Something remarkably similar happened in 1914. Austria-Hungary was a
shaky empire of restless ethnic minorities ruled by a German-speaking
elite in Vienna. Nearly half the population was Slavic, including many
Serbs. As a result, the imperial rulers in Vienna felt threatened by
the very existence on their border of the independent nation of Serbia,
small though it was. They were determined to invade it, possibly
partition it, and so stamp out pan-Slavic and Serb nationalism once and
for all.
They drew up detailed invasion plans. Then, most conveniently, Archduke
Franz Ferdinand of Austria-Hungary, the Emperor's nephew and heir to
the throne, was assassinated while on a visit to the provincial city of
Sarajevo. Like the White House after 9/11, the imperial palace in
Vienna promptly began an eager search for a connection to the Serbian
government. Frustratingly, however, the Archduke had been killed on
Austro-Hungarian soil by Gavrilo Princip, an Austro-Hungarian citizen.
The assassin, an ethnic Serb, had indeed had help from a shadowy secret
organization of Serb nationalists, but no connection to the government
of Serbia was ever proved. No matter. Austria-Hungary declared war on
Serbia anyway. Other countries quickly jumped in on both sides, and a
conflagration began that remade the world.
Part of that remaking, ironically, was the post-war cobbling together
of three provinces of the defeated Ottoman Empire into what was first a
British protectorate and then, after 1932, independent Iraq.

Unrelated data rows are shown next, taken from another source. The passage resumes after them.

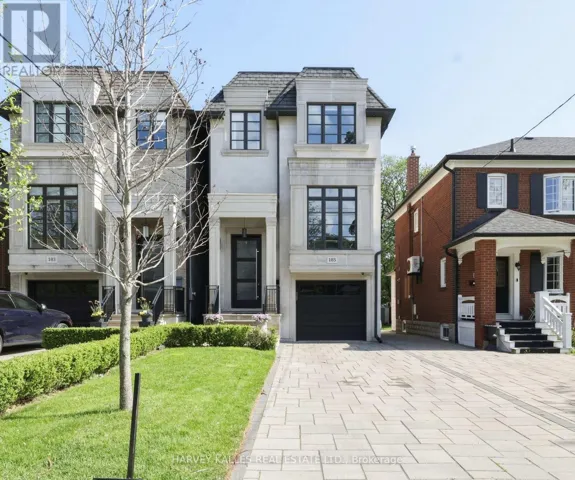 185 MELROSE AVENUE, Toronto (Lawrence Park North), Ontario M5M1Y9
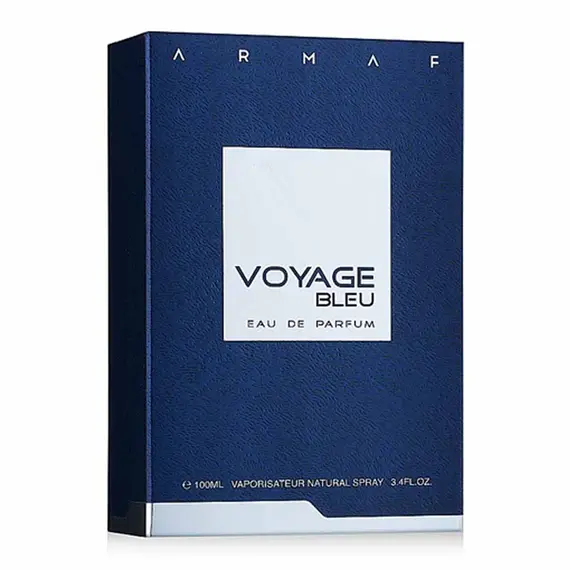 Armaf Voyage Bleu For Men Eau de Parfume 100ml, 3 image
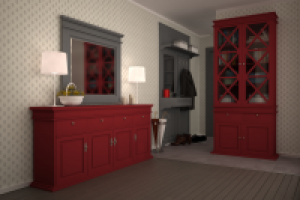 Прихожая "Прованс"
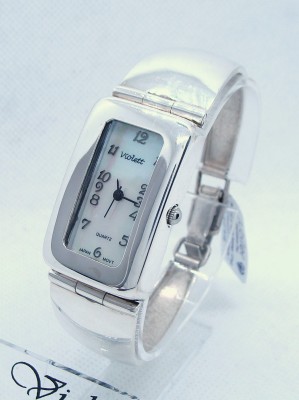 Zegarek srebrny Violett 015 2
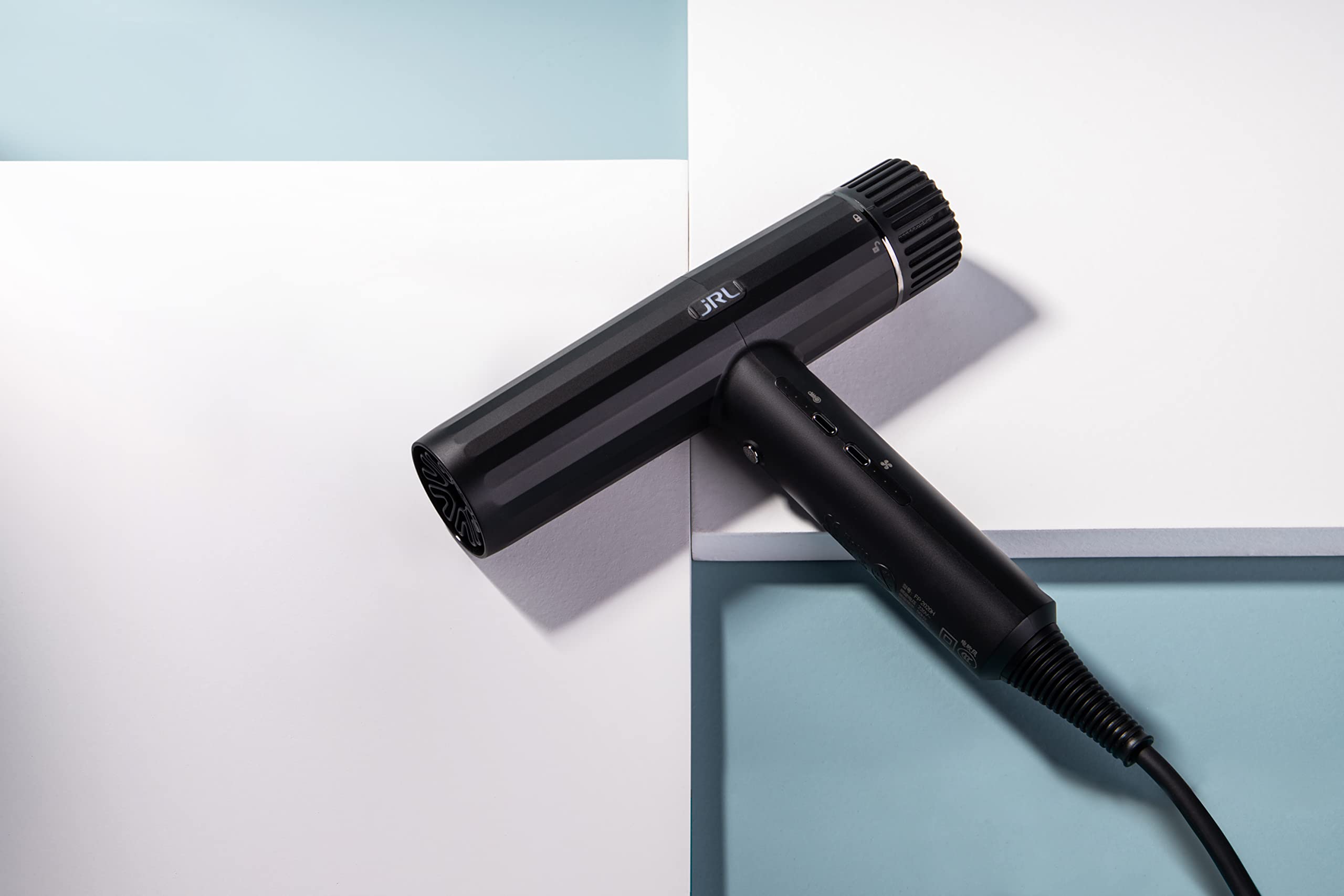 JRL Forte Pro diseño ligero para uso cómodo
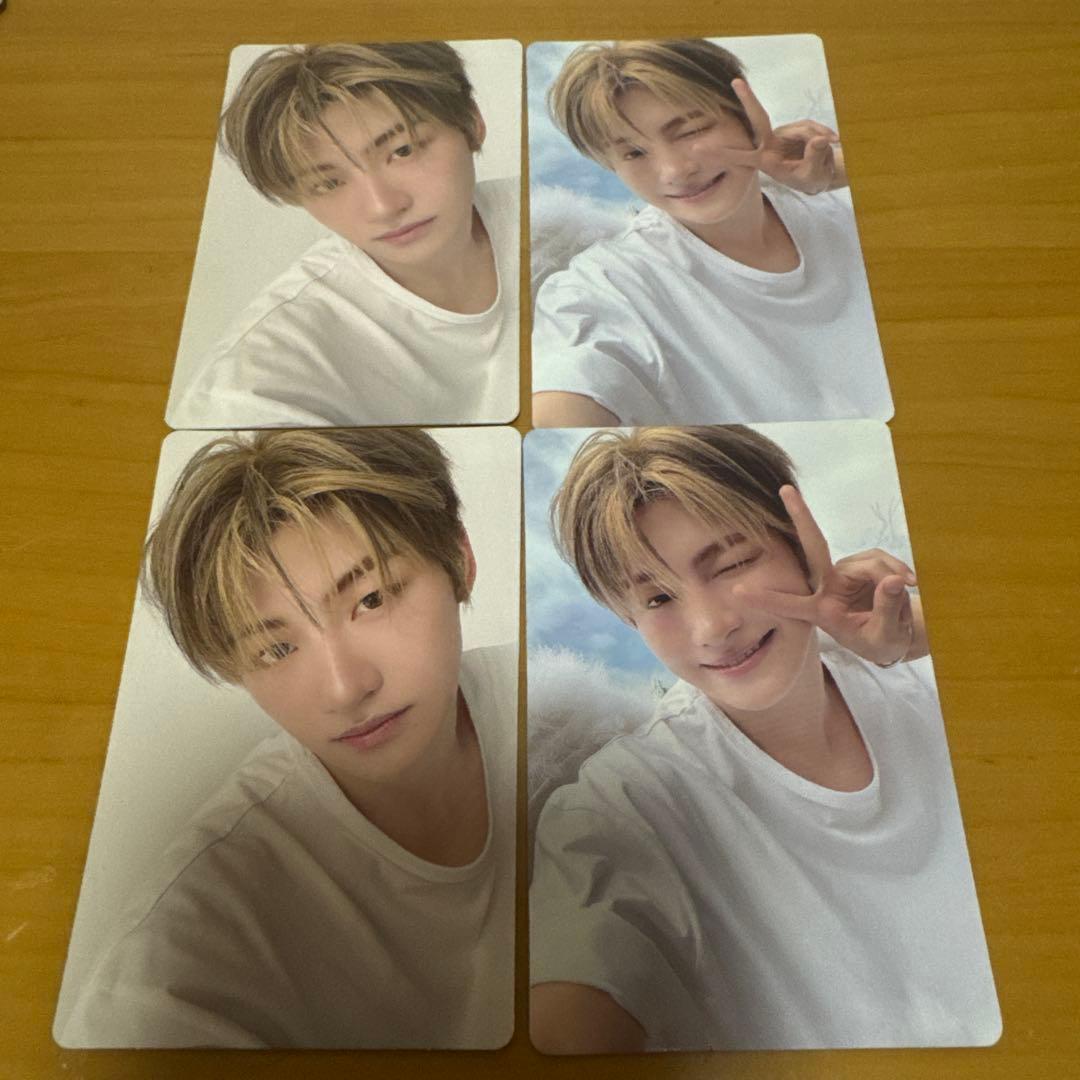 TWS ジフン 4枚 トレカ - メルカリ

There is a final resemblance between the present bloodshed there and
the First World War. Both conflicts were fought for a curiously
shifting set of noble-sounding goals. With Iraq, the Bush
administration has tried on for size finding weapons of mass
destruction, liberating the Iraqis, combating Islamist terrorism, and
installing democracy in the Arab world. In the First World War, the
Allies initially talked of coming to the defense of innocent, invaded
little Belgium, then of defeating German militarism and defending the
British and French way of life. Once Woodrow Wilson brought the United
States into the conflict, he spoke of "the war to end all wars."
It didn't. The humiliation of the losers and the catastrophic loss of
life on both sides did nothing to end all wars and much to light the
fuses of later ones — especially the Russian Civil War and the Second
World War. The longer the war in Iraq goes on, and the more American
troops are planted by Big Pushes in a highly combustible part of the
world, the more we will continue to stoke a widespread humiliation and
anger whose consequences are already guaranteed to haunt us for decades
to come.
Adam Hochschild is the San Francisco-based author of six books include Bury the Chains: Prophets and Rebels in the Fight to Free an Empire's Slaves, a finalist for the National Book Award, and King Leopold's Ghost. He is writing a book on the First World War.